= London Bach Society =

The London Bach Society is a society devoted to performing the music of Johann Sebastian Bach (1685–1750) with small, professional forces, using period instruments in order to obtain an authentic style of interpretation.

==History==

The London Bach Society was founded in 1946 by Paul Steinitz who, at that time, was organist of St Peter's Church, Dulwich Common. The first recitals took place in June the following year. Steinitz had been working for some years on ideas about performing Baroque music and it was his long-term intention to 'get back to Bach in its original form'. This was at a time when Romantic notions held sway in Baroque performance. Bach's music, especially his vocal music, had fallen into decline and virtual oblivion after his death in 1750 except for the attentions of his second son C. P. E. Bach, and some of his pupils. In England, the Bach revival owed much to the organist Samuel Wesley who disseminated some of the composer's music in the early 19th century.
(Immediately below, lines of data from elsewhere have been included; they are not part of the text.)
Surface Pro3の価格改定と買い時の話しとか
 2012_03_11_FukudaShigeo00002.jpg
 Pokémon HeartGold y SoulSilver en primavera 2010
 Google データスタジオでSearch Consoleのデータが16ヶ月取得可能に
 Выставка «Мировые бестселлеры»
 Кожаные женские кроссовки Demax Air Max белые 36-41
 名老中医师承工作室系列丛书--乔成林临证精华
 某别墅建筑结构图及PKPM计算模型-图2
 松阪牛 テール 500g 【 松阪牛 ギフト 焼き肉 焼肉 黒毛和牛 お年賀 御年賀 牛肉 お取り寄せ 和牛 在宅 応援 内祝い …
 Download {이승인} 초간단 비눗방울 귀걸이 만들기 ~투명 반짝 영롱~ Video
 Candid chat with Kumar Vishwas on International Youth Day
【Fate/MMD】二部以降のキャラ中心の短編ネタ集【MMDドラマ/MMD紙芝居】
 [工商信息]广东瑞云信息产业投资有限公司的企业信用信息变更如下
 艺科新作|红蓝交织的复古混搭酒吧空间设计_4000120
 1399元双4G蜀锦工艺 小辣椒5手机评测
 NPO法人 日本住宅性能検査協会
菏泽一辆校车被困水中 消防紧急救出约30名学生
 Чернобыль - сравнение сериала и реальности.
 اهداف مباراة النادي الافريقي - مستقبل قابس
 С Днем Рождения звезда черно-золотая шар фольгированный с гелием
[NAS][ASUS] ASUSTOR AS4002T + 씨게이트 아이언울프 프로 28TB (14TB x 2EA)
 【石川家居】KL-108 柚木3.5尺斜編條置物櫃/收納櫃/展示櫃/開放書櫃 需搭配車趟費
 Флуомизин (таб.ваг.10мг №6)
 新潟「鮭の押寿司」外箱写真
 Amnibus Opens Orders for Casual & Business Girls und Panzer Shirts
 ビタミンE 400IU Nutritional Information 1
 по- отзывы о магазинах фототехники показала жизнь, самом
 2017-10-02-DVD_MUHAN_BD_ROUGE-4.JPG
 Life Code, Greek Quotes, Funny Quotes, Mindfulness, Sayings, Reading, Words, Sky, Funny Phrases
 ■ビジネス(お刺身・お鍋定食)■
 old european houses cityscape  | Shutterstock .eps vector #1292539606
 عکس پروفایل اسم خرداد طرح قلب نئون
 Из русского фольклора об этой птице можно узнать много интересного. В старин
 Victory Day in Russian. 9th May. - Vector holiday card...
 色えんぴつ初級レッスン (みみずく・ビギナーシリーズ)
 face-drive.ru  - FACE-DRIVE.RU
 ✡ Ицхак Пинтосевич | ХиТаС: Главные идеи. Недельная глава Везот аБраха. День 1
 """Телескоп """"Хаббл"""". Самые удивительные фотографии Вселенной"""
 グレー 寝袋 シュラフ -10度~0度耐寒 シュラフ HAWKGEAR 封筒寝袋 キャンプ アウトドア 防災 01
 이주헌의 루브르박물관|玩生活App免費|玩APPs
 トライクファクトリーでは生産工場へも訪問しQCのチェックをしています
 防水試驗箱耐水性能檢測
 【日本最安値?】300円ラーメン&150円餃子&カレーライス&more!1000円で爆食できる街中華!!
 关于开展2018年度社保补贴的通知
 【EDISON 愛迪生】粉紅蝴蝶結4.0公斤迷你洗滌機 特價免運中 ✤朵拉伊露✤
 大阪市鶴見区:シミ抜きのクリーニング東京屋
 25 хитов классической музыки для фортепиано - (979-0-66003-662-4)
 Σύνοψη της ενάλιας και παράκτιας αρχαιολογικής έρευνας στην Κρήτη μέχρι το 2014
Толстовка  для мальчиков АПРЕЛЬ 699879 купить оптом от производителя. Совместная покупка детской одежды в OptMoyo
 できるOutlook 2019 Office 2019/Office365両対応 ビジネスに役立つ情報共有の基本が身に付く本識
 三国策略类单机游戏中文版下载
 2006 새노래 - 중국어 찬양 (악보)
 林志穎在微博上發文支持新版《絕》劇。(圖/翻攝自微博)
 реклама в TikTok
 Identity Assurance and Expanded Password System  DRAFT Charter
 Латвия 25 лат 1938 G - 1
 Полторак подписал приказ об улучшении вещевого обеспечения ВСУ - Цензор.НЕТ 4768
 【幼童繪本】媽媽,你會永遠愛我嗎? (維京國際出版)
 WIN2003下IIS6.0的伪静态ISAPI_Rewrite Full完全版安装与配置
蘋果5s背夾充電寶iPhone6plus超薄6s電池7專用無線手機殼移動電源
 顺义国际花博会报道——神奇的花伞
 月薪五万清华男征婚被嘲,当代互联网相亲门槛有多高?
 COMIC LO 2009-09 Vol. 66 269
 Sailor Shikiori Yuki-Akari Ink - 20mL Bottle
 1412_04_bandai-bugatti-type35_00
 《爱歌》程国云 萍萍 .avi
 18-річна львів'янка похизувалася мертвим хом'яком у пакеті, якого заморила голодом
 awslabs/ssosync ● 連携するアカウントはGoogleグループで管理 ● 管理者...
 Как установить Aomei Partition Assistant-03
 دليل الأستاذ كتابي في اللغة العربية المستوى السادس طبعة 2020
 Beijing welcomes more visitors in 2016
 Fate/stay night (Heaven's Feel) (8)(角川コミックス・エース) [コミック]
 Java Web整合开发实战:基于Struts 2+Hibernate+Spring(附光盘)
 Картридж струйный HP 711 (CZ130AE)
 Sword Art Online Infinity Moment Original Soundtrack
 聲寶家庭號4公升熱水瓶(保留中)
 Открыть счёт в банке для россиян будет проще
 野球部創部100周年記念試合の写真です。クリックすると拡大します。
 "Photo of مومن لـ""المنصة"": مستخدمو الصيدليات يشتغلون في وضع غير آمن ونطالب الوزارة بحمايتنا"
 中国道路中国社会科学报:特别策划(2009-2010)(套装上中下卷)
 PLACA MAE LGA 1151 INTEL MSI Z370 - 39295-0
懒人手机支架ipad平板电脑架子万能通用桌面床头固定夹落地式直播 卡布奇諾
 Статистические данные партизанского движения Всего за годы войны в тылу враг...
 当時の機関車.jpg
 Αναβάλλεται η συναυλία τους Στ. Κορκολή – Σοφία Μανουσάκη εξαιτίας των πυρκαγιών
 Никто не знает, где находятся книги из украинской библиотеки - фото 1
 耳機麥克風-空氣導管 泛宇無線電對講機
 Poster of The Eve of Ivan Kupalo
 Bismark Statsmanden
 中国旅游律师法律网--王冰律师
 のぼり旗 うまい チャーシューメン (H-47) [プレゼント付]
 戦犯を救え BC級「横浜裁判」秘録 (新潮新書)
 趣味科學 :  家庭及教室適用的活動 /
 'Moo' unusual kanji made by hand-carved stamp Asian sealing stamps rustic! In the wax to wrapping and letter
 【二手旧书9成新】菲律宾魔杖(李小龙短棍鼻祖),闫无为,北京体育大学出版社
Indeed, the first performance in Britain of a Bach's choral work took place on 3 June 1809 in the Hanover Square Rooms, London - a performance of the motet Jesu, meine Freude sung in Latin and directed by Wesley. In Germany it was not until Felix Mendelssohn performed the St Matthew Passion in 1829 that interest was reawakened. Therefore, for over a century, Bach's vocal music was performed by large choral societies in the romantic style, and using inappropriate editions. It was obvious to Steinitz that such huge choirs could not achieve the clarity required nor balance appropriately with the small orchestras of period instruments the composer would have used. Taking the first steps towards his aims, Steinitz formed first a choir of 50 members that held their inaugural rehearsal on 7 January 1947. This amateur choir was trained to a high standard, and for the next two decades was the backbone of the Society, not only performing the vocal works by Bach but also those of his contemporaries including Handel and Telemann, and early Baroque composers such as Heinrich Schütz (1585–1672).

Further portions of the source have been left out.